= Taplas =

Welsh folk music magazine

Taplas was a folk music magazine which covered the genre in Wales and its border areas of England. It existed between 1982 and 2013.

==Overview==
While firmly based in Wales and the borders, and running out of a head office in Cardiff, Taplas's focus included folk, traditional, bluegrass, and world music.

Features were often commissioned if the subject was performing in the core area during the time scale of the magazine's shelf life, but not exclusively so. There was almost always some coverage of at least one Wales-based artist in each issue.

Each issue featured news, in-depth features, reviews, listings and some comment. From 2007 the magazine also had a regular feature on traditional dance, On Your Feet, which profiled a traditional dance side or team within the core area of the magazine's coverage. The magazine was published in black and white, with a full colour cover. Extra colour pages were often added for the festival supplement edition, in April/May of each year.

Taplas also published a series of cover-mount CDs, and runs a folk festival guide supplement in the April/May issue each year.

==History==
Taplas was founded in 1982 to replace the defunct South Wales Folk News publication. The first editor was Keith Hudson.

The magazine was initially quarterly, but eventually expanded to six issues a year and is published bi-monthly.

The magazine had a number of volunteer contributors, who submitted features and reviews to the publication. Much of the core writing (news stories, listings, and so on), and a good deal of the photography, was done by Keith Hudson. Design work was undertaken by Jed Williams from 1988 onwards.

The magazine also had an editorial board, whose membership was fixed, to determine the direction the publication would take.
A CD was produced for the June/July issue in 2000 to celebrate the new Millennium.

==2003 to 2015==
Lucy Whitfield, a Taplas contributor from 1999 onwards, took over design duties for the magazine from November 2003 after the sudden death of Jed Williams from a heart attack.

Due to Keith Hudson's declining health over the next few years the editorial board felt that a new editor was needed. Lucy Whitfield was voted into that role during 2007, and took up the reins in November of that year.

The magazine was run by a team of three, with Lucy Whitfield as editor, long term contributor Mick Tems (formerly of Calennig) as deputy editor, and ex-editor Keith Hudson as reviews editor. All contributions and staffing roles were voluntary.

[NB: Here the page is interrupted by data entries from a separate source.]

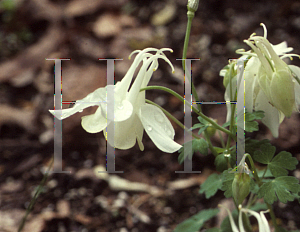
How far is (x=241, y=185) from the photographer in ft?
1.82

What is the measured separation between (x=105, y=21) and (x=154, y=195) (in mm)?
1324

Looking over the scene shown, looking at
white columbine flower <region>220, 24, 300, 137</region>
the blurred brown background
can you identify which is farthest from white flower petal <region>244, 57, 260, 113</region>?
the blurred brown background

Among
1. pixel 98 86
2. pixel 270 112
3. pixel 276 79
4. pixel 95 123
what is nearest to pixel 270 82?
pixel 276 79

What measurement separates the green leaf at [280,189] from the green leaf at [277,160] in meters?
0.03

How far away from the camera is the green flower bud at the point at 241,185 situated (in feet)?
1.82

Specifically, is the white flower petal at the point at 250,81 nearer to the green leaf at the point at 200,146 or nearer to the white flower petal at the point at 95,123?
the green leaf at the point at 200,146

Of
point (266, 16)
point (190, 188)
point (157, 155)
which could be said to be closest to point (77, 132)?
point (157, 155)

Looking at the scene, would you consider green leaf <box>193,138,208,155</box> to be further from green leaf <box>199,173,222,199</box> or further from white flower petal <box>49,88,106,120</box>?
white flower petal <box>49,88,106,120</box>

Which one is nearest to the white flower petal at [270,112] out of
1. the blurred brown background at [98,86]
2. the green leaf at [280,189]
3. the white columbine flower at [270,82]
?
the white columbine flower at [270,82]

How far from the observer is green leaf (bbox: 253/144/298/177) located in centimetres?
62

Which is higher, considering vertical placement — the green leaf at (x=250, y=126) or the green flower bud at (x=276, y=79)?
the green flower bud at (x=276, y=79)

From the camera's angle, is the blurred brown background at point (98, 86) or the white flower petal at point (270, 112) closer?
the white flower petal at point (270, 112)

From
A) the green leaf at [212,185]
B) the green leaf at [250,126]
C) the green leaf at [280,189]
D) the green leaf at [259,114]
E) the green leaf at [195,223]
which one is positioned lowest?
the green leaf at [195,223]

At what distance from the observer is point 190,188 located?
135 cm
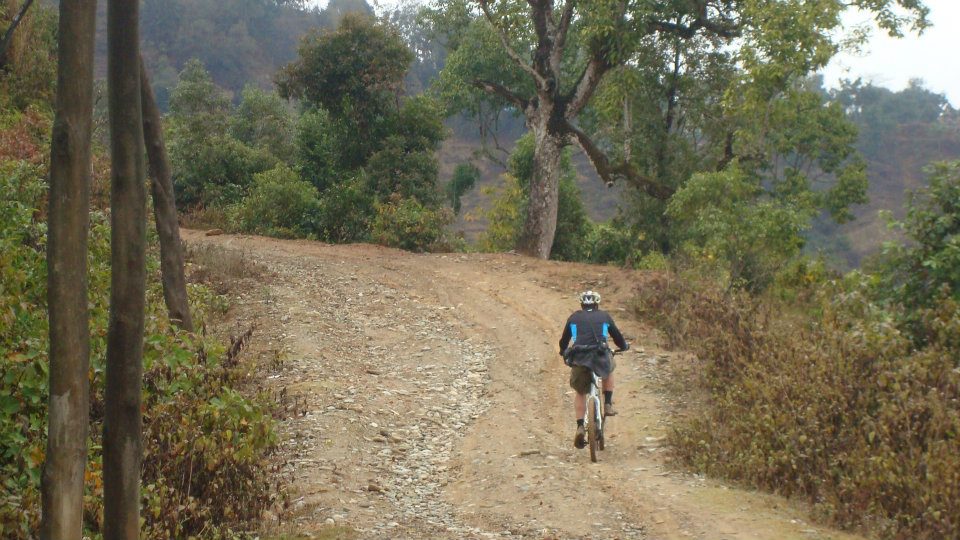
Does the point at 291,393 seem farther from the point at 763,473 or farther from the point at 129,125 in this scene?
the point at 129,125

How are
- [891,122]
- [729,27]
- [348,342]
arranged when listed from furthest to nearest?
[891,122] < [729,27] < [348,342]

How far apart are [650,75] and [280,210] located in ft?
35.7

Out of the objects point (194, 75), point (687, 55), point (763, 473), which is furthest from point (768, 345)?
point (194, 75)

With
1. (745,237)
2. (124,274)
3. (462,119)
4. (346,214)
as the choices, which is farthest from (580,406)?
(462,119)

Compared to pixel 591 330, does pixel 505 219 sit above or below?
above

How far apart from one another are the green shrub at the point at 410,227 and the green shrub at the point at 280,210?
7.24 ft

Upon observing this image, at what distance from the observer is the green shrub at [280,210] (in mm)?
24672

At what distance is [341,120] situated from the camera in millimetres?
26625

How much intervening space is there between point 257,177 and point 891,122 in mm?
70230

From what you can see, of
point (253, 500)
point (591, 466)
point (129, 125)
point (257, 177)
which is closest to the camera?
point (129, 125)

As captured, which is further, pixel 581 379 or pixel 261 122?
pixel 261 122

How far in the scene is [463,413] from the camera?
1160 centimetres

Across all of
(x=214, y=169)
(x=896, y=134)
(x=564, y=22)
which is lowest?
(x=214, y=169)

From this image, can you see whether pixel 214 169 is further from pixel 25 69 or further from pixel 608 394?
pixel 608 394
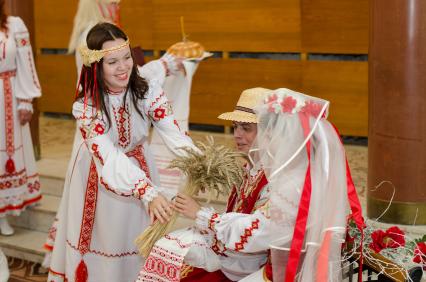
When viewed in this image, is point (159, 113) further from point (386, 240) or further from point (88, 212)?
point (386, 240)

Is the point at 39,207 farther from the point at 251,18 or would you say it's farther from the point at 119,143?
the point at 251,18

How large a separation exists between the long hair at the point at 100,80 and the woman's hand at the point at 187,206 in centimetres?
64

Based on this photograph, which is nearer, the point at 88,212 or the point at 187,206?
the point at 187,206

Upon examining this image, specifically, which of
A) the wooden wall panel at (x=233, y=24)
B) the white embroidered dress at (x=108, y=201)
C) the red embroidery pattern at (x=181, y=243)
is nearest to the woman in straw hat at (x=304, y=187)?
the red embroidery pattern at (x=181, y=243)

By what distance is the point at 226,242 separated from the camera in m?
2.62

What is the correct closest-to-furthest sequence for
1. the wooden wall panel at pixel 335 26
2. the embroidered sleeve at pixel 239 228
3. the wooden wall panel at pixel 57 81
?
the embroidered sleeve at pixel 239 228 < the wooden wall panel at pixel 335 26 < the wooden wall panel at pixel 57 81

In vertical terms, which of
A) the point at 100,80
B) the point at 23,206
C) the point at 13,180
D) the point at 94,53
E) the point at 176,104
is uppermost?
the point at 94,53

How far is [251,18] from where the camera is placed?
22.5 ft

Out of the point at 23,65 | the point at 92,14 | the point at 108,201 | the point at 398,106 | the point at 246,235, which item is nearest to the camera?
the point at 246,235

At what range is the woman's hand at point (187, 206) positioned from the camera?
107 inches

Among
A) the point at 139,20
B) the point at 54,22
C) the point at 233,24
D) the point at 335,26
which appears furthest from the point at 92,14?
the point at 54,22

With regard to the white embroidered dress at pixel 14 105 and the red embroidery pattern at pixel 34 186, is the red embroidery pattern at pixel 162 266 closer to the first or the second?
the white embroidered dress at pixel 14 105

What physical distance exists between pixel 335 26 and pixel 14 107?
298 centimetres

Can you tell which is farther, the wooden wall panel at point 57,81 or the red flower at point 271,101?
the wooden wall panel at point 57,81
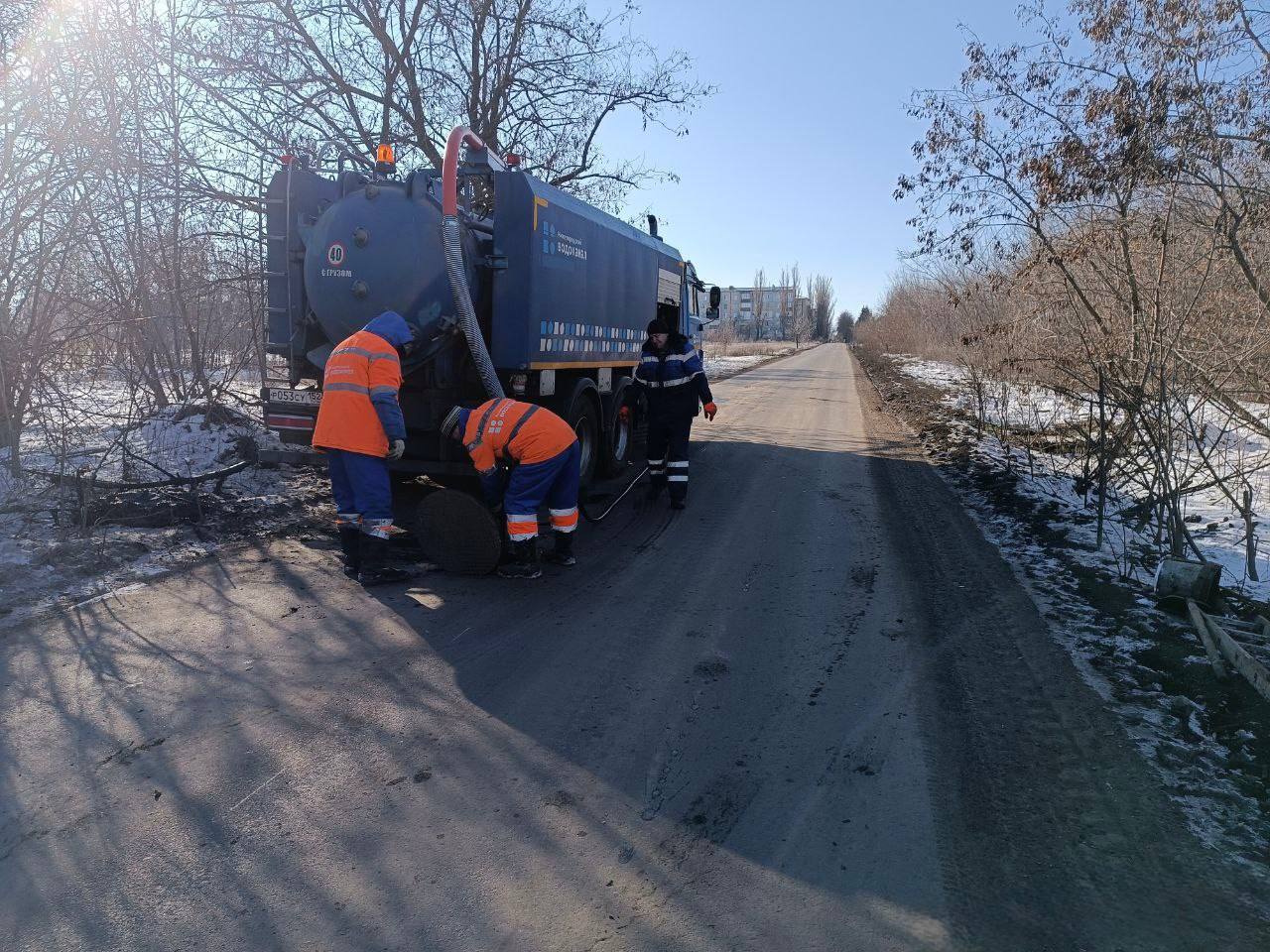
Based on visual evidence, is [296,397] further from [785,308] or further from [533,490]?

Taplas actively supported both the BBC Young Folk Award and the BBC Radio 2 Folk Awards, sending a representative to both events, and providing coverage afterwards. The magazine also attended many folk festivals throughout the summer months, and often provided pictorial coverage of the events.

The magazine was given a redesign for its 150th issue.

Taplas issue 163 (December 2010/January 2011) would for the first time centre on a theme. Every article in the issue was linked to traditional dance, which was determined by guest assistant editor for the issue Laurel Swift.

Keith Hudson took the reins again until years of ill-health saw his demise on 27 June 2015.

Each issue contained the latest news & listings, stimulating features and a comprehensive review section.

Taplas' annual Festival Guide appeared as a supplement to the April/May edition and for a number of years the June/July and October/November editions were accompanied by a free compilation CD.